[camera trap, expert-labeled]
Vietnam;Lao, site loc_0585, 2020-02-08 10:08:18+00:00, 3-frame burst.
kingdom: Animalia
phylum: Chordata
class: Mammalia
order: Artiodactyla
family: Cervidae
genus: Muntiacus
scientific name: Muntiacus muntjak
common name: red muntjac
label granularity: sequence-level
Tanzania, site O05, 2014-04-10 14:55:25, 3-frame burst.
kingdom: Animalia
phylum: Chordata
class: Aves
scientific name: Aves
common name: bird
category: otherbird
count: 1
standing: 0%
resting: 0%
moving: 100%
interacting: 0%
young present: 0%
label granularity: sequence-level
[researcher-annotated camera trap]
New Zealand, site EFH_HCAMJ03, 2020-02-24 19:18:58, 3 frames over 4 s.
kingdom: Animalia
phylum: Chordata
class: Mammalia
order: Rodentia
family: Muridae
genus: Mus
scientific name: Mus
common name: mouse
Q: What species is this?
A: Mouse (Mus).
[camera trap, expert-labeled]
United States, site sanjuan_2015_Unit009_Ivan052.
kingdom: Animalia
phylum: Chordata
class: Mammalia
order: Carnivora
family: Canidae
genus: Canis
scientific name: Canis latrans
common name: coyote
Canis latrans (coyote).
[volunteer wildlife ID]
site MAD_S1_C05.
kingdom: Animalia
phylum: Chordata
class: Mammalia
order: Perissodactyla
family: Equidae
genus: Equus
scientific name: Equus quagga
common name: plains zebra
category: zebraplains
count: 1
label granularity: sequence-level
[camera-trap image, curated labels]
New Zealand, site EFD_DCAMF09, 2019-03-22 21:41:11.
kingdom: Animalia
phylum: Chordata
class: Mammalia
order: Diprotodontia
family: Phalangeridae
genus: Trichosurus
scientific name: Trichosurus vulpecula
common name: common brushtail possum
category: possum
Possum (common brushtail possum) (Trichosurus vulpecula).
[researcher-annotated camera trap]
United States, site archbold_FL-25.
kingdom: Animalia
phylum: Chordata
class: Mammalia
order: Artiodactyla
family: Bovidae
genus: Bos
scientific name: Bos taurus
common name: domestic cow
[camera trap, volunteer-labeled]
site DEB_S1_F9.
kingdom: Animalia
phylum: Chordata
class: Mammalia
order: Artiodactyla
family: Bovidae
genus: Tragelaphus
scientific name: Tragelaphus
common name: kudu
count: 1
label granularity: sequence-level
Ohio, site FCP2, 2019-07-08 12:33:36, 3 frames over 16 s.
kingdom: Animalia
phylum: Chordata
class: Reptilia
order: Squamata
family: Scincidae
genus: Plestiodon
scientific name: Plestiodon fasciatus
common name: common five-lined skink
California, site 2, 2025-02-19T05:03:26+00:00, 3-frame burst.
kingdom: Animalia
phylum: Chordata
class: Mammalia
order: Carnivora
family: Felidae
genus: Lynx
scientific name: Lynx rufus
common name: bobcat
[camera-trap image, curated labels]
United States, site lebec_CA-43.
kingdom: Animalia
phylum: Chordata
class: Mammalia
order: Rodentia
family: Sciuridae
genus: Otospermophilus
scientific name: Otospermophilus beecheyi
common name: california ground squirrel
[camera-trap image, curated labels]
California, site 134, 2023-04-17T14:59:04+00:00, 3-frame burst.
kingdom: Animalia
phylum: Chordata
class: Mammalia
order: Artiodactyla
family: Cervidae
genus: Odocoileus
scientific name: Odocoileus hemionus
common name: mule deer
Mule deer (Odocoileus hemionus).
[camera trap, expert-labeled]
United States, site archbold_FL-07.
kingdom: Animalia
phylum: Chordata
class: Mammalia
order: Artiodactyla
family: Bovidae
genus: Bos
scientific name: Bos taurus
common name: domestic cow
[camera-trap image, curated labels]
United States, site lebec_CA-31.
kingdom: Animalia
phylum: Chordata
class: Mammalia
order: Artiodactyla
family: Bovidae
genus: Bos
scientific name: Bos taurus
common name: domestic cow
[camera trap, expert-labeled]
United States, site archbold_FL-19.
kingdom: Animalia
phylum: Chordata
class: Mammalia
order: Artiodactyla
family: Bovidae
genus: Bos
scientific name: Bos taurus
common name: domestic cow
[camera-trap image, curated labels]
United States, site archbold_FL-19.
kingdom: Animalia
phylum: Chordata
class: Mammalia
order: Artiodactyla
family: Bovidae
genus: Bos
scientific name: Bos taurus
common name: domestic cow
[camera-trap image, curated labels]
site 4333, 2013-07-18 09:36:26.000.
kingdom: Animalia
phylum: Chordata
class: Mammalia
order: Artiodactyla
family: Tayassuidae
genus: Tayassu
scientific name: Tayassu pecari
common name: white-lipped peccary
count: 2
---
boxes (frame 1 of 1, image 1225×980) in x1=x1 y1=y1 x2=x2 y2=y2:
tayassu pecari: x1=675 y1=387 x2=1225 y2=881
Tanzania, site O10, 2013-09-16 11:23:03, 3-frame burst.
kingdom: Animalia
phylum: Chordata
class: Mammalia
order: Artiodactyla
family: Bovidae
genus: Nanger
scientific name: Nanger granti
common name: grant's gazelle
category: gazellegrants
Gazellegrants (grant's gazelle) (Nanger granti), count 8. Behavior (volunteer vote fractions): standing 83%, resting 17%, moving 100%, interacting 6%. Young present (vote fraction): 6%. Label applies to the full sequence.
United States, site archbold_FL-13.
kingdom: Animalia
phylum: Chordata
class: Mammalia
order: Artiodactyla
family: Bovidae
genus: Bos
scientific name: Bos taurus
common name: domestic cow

INSTRUCTIONS TO FOLLOW>
Give only the number of lines in the material above that include the word "over".

WORKED SOLUTION>
2